Photo Copyright Daniela Porcelli | Joerdeli Photography

How commercialization is driving a new era of women’s tournaments

Not to be confused with the Four Nations Tournament, the Tournament of Nations, or the [Africa] Cup of Nations, the Cup of Nations is the newest women’s international friendly tournament to take place over the February-March FIFA window. In a World Cup year, the four-nation tournament, hosted by Australia, gave each participating nation a vital chance to flex their muscles over a three-match week.

Just like the U.S.-based SheBelieves Cup before it, the Cup of Nations serves not just as a healthy rash of games (in what will be the first international window from next year on) but has the dual purpose of engaging local fans and creating revenue. With Australia hoping to host the 2023 edition of the Women’s World Cup, there are few better ways for Football Federation Australia to dip a figurative toe into the world of hosting an international women’s tournament.

Whether or not Australia will be granted the hosting rights for the next World Cup remains to be seen, but with FFA keen to engage their audiences and build a legacy, the Cup of Nations fills a void.

As interest in women’s sport across the nation is very much on the rise – a recent survey having shown that 53 percent of Australians attend women’s sporting events in person or follow on television – it’s likely that such a tournament would be well received. (The attendance figures for the inaugural Cup of Nations did, however, falll well short of the type of crowds the U.S. women’s nation team pull in for their SheBelieves Cup games and even show a downturn from the two friendlies against Chile in November.)

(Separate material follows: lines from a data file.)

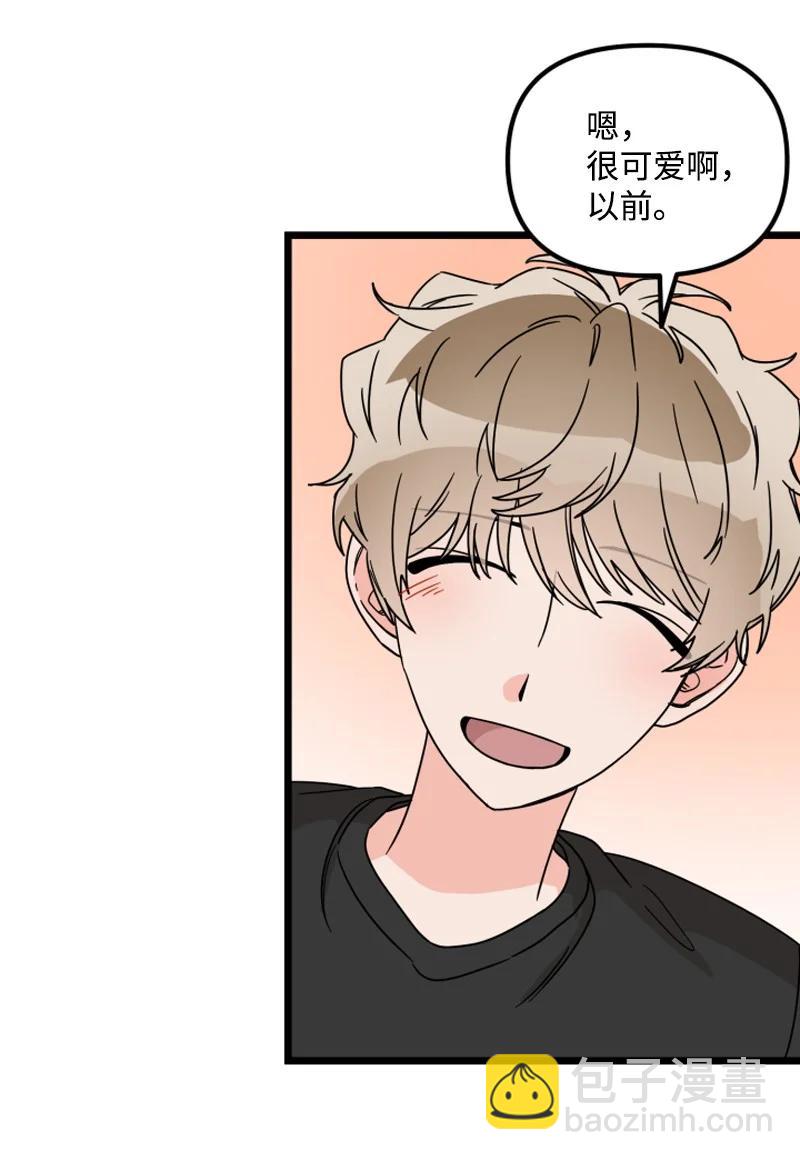《单相思的肖像》16 偶遇南道润老乡 第42页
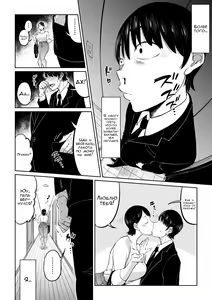 Page 25 of Tsuma ga Netorarete Iru Koto o Ore wa Shitte Iru | Ребёнок сделанный с любовью - preview thumbnail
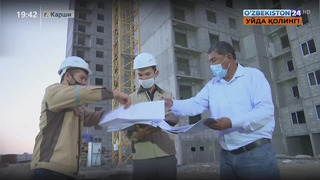 Строительство многоэтажных домов в «Карши-сити»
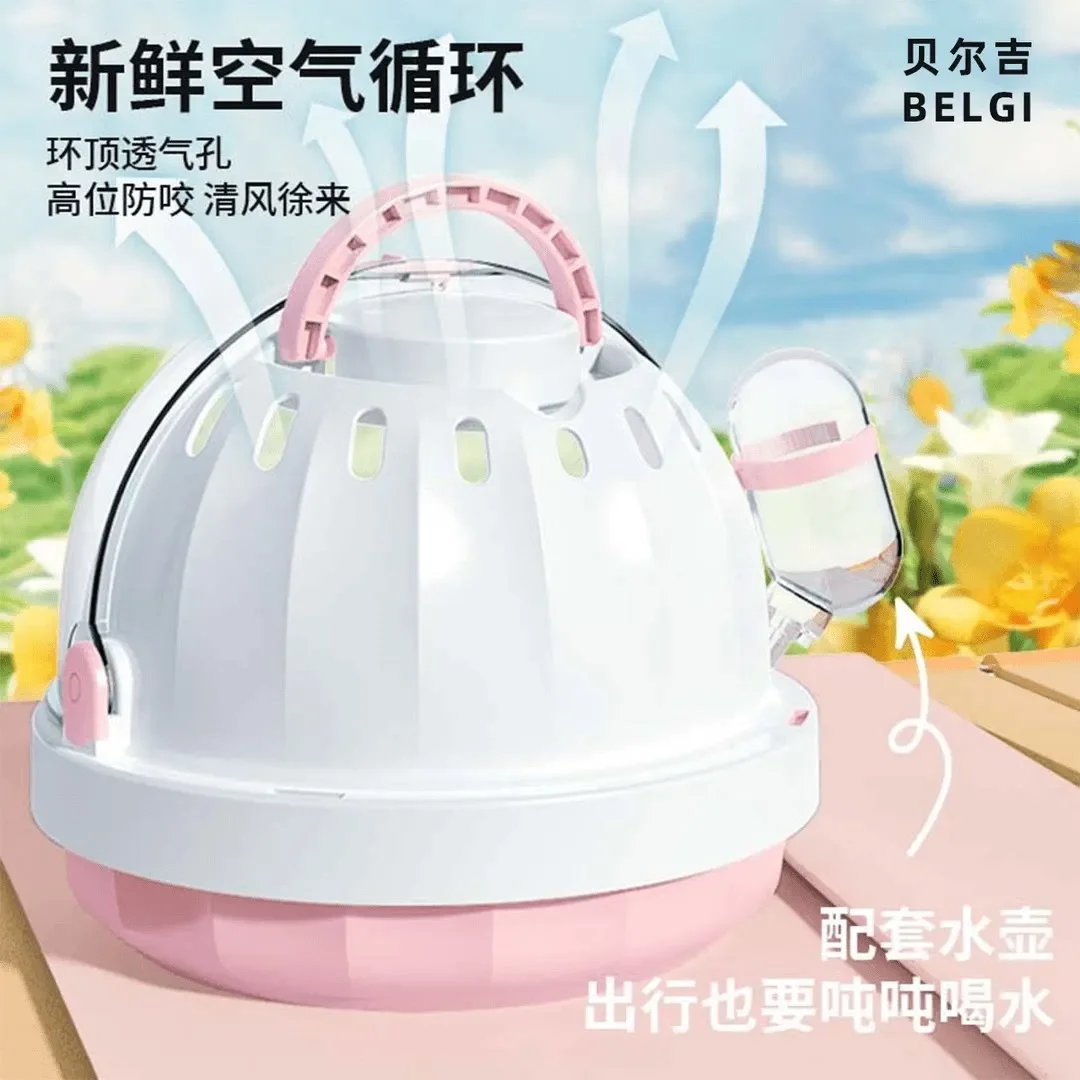 FurStarPortable Hamster Travel Cage Chipmunk Dwarf Mouse Cage Bolsa Para Pet Rat Accesorios Small Animals Carriers Pet Supplie
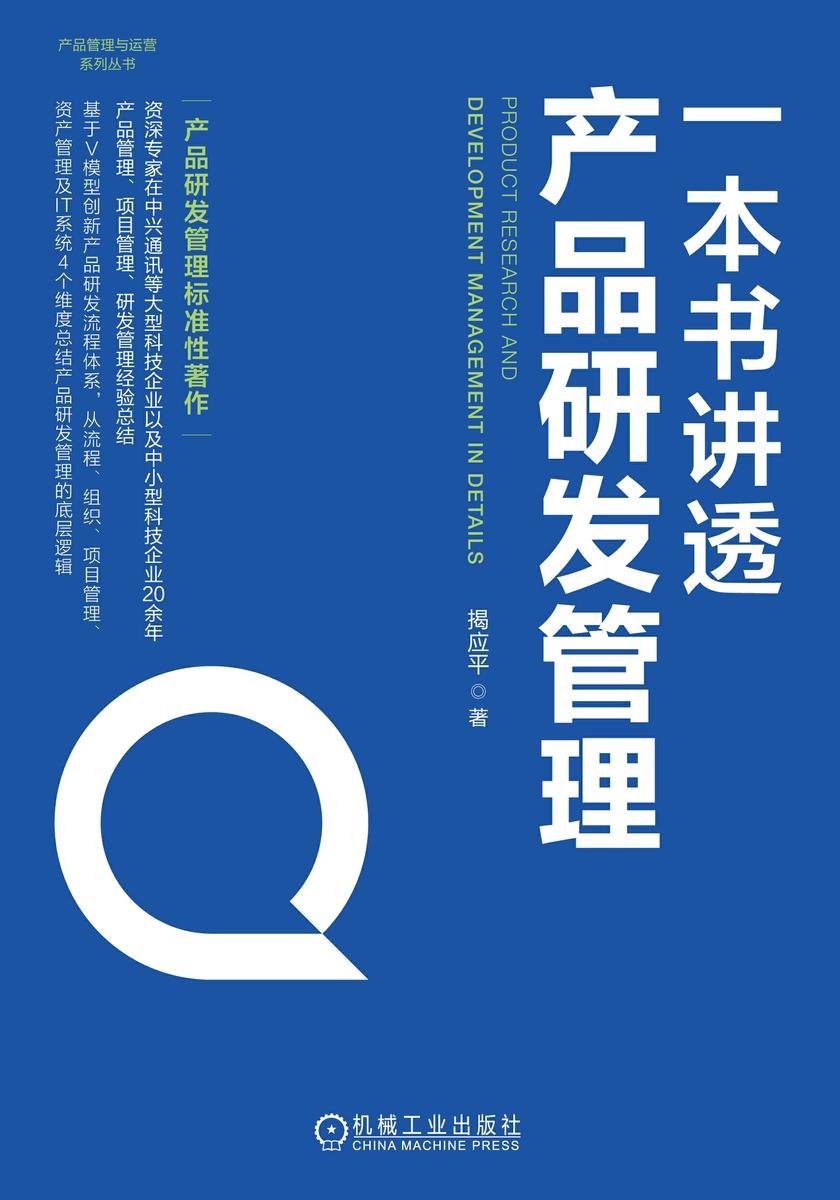 一本书讲透产品研发管理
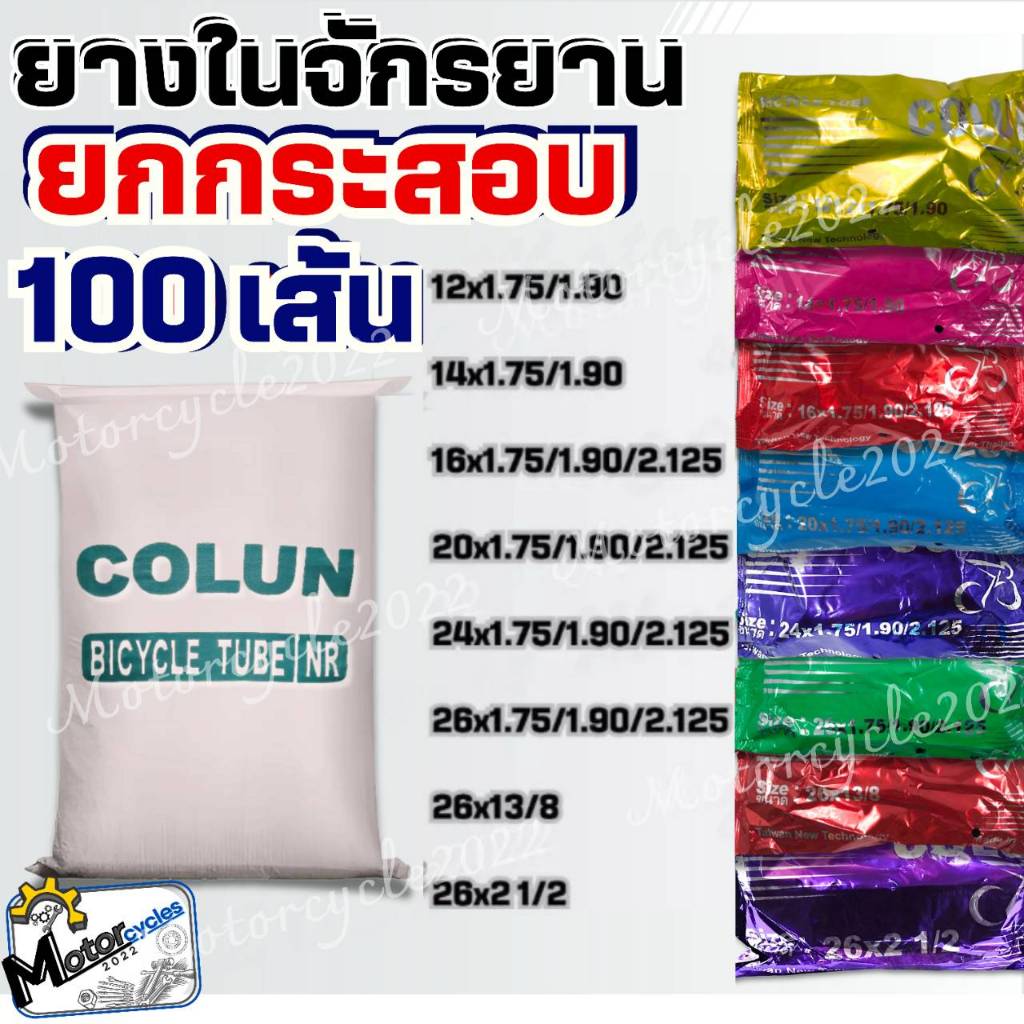 ยกกระสอบ ยางในจักรยาน (100 เส้น) ยางในจักรยานขนาด 12x1.75 14x1.75 16x1.75 20x1.75 24x1.75 26x1.75 26
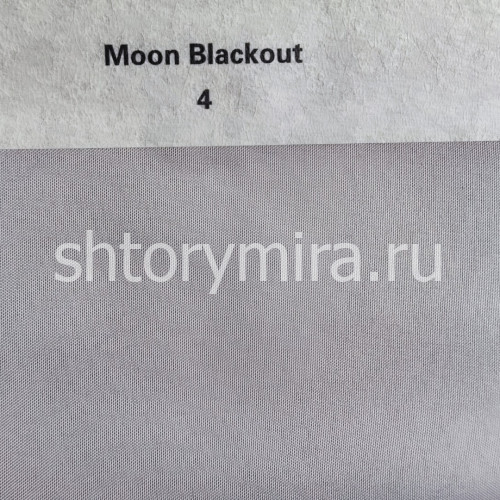 Ткань Moon Blackout 4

For the first year of the tournament in Australia, much like the four editions of the parallel cup competition in the United States, the three venues stretched out across the eastern seaboard. The logic for FFA is that Brisbane, Sydney and Melbourne are Australia’s three biggest cities. The same cannot be said for the venues the U.S. Soccer Federation has used over their four tournaments. Again, much like the SheBelieves, the Cup of Nations isn’t just about playing three matches, but about generating revenue, not just for FFA but for the three cities, with a view to increase tourism in the area. The model of the tournament heavily differs from the longstanding Algarve and Cyprus Cups that have just played their 26th and 12th editions, respectively.